Prosecutors Laid Out Why They Believe Alex Murdaugh Was The Only Person With The Motive And The Opportunity To Kill His Wife And Son

“The entire illusion of his life was about to be altered — he couldn't live with that,” lead prosecutor Creighton Waters told the jury on Wednesday.

As the “gathering storm” of his financial misdealings swirled above him, Alex Murdaugh murdered his wife and son in a desperate attempt to garner sympathy and protect his legacy, prosecutors alleged. 

Prosecutors gave their closing argument on Wednesday for the weekslong South Carolina trial, where Alex stands accused of fatally shooting his wife, Maggie, and son Paul in June 2021. The defense is expected to give its closing argument Thursday, and then the jury will finally begin deliberating.

“There is only one person who had the motive, had the means, who had the opportunity to commit these crimes, and also whose guilty conduct after these crimes betrays him,” lead prosecutor Creighton Waters said. “The defendant is the one person who was living a lie. The defendant is the person on which a storm was descending. 

“Those pressures mount,” he said, “and someone becomes a family annihilator.”

The Murdaughs were well known in their community, a powerful, wealthy family from a long line of South Carolina attorneys. But below the surface, things weren’t as picture-perfect as they seemed. Alex was secretly addicted to prescription drugs, and multiple witnesses said he was illicitly siphoning off millions of dollars from the law firm where he worked. 

Alex may have feared his alleged financial crimes were about to be revealed — both by his law firm’s chief financial officer, who had grown increasingly suspicious of him, as well as due to a civil discovery hearing later that week for a lawsuit over the fatal boat crash that involved his son Paul. “​​The pressures on this man were unbearable, and they were all reaching a crescendo the day his wife and son were murdered by him,” Waters said. 

It was a pivotal moment, one where Alex’s reputation and his family’s good name stood to be permanently tarnished, and his “ego couldn’t stand that,” Waters contended. 

“The entire illusion of his life was about to be altered — he couldn't live with that,” he said. “He's the kind of person for which shame is an extraordinary provocation.”

Alex’s experience as a lawyer, prosecutors argued, aided him immensely in covering up his role in the deaths of his wife and son. Waters urged the jury to bear this in mind and consider the lengths he might have gone to plan his defense and construct an alibi.

“This is an individual who was trained to understand how to put together cases, complex cases,” Waters said. “He's been a prosecutor, he's done complex car wrecks, he understands the law. He's given closing arguments to juries before.”

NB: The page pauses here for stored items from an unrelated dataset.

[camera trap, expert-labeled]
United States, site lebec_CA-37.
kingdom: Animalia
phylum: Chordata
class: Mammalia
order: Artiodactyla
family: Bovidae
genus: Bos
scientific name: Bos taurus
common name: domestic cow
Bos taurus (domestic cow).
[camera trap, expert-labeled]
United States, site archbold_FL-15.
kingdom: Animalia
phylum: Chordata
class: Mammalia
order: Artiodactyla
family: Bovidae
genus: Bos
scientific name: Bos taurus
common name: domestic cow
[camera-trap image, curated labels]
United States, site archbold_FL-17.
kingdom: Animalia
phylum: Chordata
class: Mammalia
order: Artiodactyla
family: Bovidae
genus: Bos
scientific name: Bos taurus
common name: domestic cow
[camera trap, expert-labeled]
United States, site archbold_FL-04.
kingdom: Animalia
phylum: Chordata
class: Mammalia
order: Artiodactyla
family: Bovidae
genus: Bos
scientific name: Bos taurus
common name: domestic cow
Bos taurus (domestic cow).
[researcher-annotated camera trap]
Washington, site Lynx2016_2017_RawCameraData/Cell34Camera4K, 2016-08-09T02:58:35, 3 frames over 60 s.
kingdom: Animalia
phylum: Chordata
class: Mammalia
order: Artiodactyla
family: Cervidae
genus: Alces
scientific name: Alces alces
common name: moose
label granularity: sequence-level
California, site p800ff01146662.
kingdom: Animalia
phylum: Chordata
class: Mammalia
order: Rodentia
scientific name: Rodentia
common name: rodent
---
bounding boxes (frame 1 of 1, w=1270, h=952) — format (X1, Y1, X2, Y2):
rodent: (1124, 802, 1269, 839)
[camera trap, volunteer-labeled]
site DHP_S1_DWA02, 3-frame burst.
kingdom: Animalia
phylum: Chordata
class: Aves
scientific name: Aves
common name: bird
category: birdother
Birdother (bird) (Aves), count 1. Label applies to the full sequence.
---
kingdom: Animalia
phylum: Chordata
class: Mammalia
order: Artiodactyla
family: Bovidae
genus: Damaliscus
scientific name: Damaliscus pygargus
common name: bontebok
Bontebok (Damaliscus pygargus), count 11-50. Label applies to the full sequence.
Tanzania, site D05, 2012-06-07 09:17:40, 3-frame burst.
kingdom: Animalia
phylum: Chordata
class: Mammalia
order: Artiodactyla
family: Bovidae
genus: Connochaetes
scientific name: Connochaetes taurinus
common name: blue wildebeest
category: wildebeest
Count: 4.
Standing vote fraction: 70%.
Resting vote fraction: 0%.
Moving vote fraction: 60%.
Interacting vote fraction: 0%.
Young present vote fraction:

“This is exactly the kind of work he did,” Waters said. “His skills as a lawyer were understanding the emotional value of a case, understanding the sympathies of a case.”

Earlier in the trial, Alex took the stand in his defense, admitting that he’d lied to investigators and loved ones about his whereabouts shortly before Maggie and Paul were shot. Still, he maintained his innocence, continuing to deny he was the one who killed them.

“Oh, what a tangled web we weave,” Alex said in his testimony, quoting the 1808 epic poem Marmion by Sir Walter Scott. “Once I told the lie, and I told my family, I had to keep lying.”

But if Alex were truly innocent — if his wife and son had been murdered in cold blood, and their killer was still out there — why would he lie? Waters asked. Throwing Alex’s own words back at him, Waters emphasized the defendant’s admitted tendency toward deceit.

“One thing I will agree with that he said up there: 'Oh, what a tangled web we weave, when first we practice to deceive,’” Waters said. “How appropriate coming from that man.”

Waters urged the jury to carefully consider the evidence they’ve heard, using their sense of logic and knowledge of Alex’s state of mind and possible motivations. He nodded at the criticism that there had been limited direct evidence tying Alex to the crimes, but he urged jurors to consider the complete picture. 

“We couldn't bring you any eyewitnesses, because they were murdered,” Waters said. “But common sense and human nature can speak on behalf of Maggie and Paul when we look at this in its totality … and they deserve a voice.

“Everyone who thought they were close to him, everyone he thought they knew he was who he was, he's fooled them all,” he said. “And he fooled Maggie and Paul too — and they paid for it with their lives. Don't let him fool you too.”